_Stored data_
_____

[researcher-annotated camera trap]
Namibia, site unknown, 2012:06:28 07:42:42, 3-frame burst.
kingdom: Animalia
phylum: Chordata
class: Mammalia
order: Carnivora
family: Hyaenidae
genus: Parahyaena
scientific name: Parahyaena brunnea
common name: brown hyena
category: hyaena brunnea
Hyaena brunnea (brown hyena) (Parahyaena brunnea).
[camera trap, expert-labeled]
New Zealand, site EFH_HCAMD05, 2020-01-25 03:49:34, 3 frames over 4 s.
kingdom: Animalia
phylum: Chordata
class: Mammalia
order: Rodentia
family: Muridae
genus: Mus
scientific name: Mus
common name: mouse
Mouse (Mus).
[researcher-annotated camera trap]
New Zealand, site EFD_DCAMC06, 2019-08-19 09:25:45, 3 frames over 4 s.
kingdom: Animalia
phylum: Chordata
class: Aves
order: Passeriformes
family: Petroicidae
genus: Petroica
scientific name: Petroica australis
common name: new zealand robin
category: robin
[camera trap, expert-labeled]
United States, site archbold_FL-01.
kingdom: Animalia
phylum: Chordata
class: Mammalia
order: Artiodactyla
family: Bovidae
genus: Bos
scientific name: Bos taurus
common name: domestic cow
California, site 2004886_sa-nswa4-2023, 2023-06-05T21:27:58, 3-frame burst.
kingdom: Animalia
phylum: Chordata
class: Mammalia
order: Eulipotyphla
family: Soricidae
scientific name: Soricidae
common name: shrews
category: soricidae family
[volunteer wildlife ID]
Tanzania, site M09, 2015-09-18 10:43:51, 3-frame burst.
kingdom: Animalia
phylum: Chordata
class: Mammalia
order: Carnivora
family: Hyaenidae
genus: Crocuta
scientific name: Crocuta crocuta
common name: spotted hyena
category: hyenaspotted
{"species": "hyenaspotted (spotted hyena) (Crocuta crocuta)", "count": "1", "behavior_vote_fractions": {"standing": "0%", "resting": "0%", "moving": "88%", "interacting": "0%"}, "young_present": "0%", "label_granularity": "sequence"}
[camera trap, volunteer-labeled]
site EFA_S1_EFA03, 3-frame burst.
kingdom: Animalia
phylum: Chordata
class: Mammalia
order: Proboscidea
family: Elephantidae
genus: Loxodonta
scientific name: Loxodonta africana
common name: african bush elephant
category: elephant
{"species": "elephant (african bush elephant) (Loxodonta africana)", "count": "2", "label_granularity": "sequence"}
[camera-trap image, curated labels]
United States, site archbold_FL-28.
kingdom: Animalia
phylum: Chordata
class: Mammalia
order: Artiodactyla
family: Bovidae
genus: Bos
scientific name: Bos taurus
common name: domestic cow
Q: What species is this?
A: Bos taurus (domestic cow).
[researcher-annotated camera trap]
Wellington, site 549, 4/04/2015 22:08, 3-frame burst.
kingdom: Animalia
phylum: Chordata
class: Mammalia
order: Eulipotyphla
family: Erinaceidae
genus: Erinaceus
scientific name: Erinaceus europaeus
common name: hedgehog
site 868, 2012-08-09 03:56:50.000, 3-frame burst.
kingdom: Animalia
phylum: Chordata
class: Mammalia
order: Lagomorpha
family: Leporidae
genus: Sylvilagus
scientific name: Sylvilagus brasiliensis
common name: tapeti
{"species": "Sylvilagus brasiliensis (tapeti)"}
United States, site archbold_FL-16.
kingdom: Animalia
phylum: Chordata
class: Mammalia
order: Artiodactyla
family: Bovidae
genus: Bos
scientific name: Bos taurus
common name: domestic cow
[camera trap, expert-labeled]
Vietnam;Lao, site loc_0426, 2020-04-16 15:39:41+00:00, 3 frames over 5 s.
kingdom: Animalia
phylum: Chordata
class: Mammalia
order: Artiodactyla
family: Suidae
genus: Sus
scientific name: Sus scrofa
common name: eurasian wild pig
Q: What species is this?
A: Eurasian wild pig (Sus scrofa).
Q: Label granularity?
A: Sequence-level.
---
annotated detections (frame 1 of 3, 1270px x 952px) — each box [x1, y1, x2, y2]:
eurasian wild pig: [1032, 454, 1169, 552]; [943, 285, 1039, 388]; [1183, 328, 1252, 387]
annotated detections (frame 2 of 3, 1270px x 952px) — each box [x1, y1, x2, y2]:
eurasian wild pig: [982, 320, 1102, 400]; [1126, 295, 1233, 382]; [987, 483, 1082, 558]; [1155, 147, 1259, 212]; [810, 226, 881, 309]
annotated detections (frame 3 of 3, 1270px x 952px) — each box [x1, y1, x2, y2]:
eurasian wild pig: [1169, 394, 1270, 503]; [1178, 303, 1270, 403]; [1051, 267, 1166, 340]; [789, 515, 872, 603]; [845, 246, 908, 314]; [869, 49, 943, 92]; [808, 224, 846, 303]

_____

_About this task_
The whole of the data must be given back word for word.

_Finished task_
[researcher-annotated camera trap]
Namibia, site unknown, 2012:06:28 07:42:42, 3-frame burst.
kingdom: Animalia
phylum: Chordata
class: Mammalia
order: Carnivora
family: Hyaenidae
genus: Parahyaena
scientific name: Parahyaena brunnea
common name: brown hyena
category: hyaena brunnea
Hyaena brunnea (brown hyena) (Parahyaena brunnea).
[camera trap, expert-labeled]
New Zealand, site EFH_HCAMD05, 2020-01-25 03:49:34, 3 frames over 4 s.
kingdom: Animalia
phylum: Chordata
class: Mammalia
order: Rodentia
family: Muridae
genus: Mus
scientific name: Mus
common name: mouse
Mouse (Mus).
[researcher-annotated camera trap]
New Zealand, site EFD_DCAMC06, 2019-08-19 09:25:45, 3 frames over 4 s.
kingdom: Animalia
phylum: Chordata
class: Aves
order: Passeriformes
family: Petroicidae
genus: Petroica
scientific name: Petroica australis
common name: new zealand robin
category: robin
[camera trap, expert-labeled]
United States, site archbold_FL-01.
kingdom: Animalia
phylum: Chordata
class: Mammalia
order: Artiodactyla
family: Bovidae
genus: Bos
scientific name: Bos taurus
common name: domestic cow
California, site 2004886_sa-nswa4-2023, 2023-06-05T21:27:58, 3-frame burst.
kingdom: Animalia
phylum: Chordata
class: Mammalia
order: Eulipotyphla
family: Soricidae
scientific name: Soricidae
common name: shrews
category: soricidae family
[volunteer wildlife ID]
Tanzania, site M09, 2015-09-18 10:43:51, 3-frame burst.
kingdom: Animalia
phylum: Chordata
class: Mammalia
order: Carnivora
family: Hyaenidae
genus: Crocuta
scientific name: Crocuta crocuta
common name: spotted hyena
category: hyenaspotted
{"species": "hyenaspotted (spotted hyena) (Crocuta crocuta)", "count": "1", "behavior_vote_fractions": {"standing": "0%", "resting": "0%", "moving": "88%", "interacting": "0%"}, "young_present": "0%", "label_granularity": "sequence"}
[camera trap, volunteer-labeled]
site EFA_S1_EFA03, 3-frame burst.
kingdom: Animalia
phylum: Chordata
class: Mammalia
order: Proboscidea
family: Elephantidae
genus: Loxodonta
scientific name: Loxodonta africana
common name: african bush elephant
category: elephant
{"species": "elephant (african bush elephant) (Loxodonta africana)", "count": "2", "label_granularity": "sequence"}
[camera-trap image, curated labels]
United States, site archbold_FL-28.
kingdom: Animalia
phylum: Chordata
class: Mammalia
order: Artiodactyla
family: Bovidae
genus: Bos
scientific name: Bos taurus
common name: domestic cow
Q: What species is this?
A: Bos taurus (domestic cow).
[researcher-annotated camera trap]
Wellington, site 549, 4/04/2015 22:08, 3-frame burst.
kingdom: Animalia
phylum: Chordata
class: Mammalia
order: Eulipotyphla
family: Erinaceidae
genus: Erinaceus
scientific name: Erinaceus europaeus
common name: hedgehog
site 868, 2012-08-09 03:56:50.000, 3-frame burst.
kingdom: Animalia
phylum: Chordata
class: Mammalia
order: Lagomorpha
family: Leporidae
genus: Sylvilagus
scientific name: Sylvilagus brasiliensis
common name: tapeti
{"species": "Sylvilagus brasiliensis (tapeti)"}
United States, site archbold_FL-16.
kingdom: Animalia
phylum: Chordata
class: Mammalia
order: Artiodactyla
family: Bovidae
genus: Bos
scientific name: Bos taurus
common name: domestic cow
[camera trap, expert-labeled]
Vietnam;Lao, site loc_0426, 2020-04-16 15:39:41+00:00, 3 frames over 5 s.
kingdom: Animalia
phylum: Chordata
class: Mammalia
order: Artiodactyla
family: Suidae
genus: Sus
scientific name: Sus scrofa
common name: eurasian wild pig
Q: What species is this?
A: Eurasian wild pig (Sus scrofa).
Q: Label granularity?
A: Sequence-level.
---
annotated detections (frame 1 of 3, 1270px x 952px) — each box [x1, y1, x2, y2]:
eurasian wild pig: [1032, 454, 1169, 552]; [943, 285, 1039, 388]; [1183, 328, 1252, 387]
annotated detections (frame 2 of 3, 1270px x 952px) — each box [x1, y1, x2, y2]:
eurasian wild pig: [982, 320, 1102, 400]; [1126, 295, 1233, 382]; [987, 483, 1082, 558]; [1155, 147, 1259, 212]; [810, 226, 881, 309]
annotated detections (frame 3 of 3, 1270px x 952px) — each box [x1, y1, x2, y2]:
eurasian wild pig: [1169, 394, 1270, 503]; [1178, 303, 1270, 403]; [1051, 267, 1166, 340]; [789, 515, 872, 603]; [845, 246, 908, 314]; [869, 49, 943, 92]; [808, 224, 846, 303]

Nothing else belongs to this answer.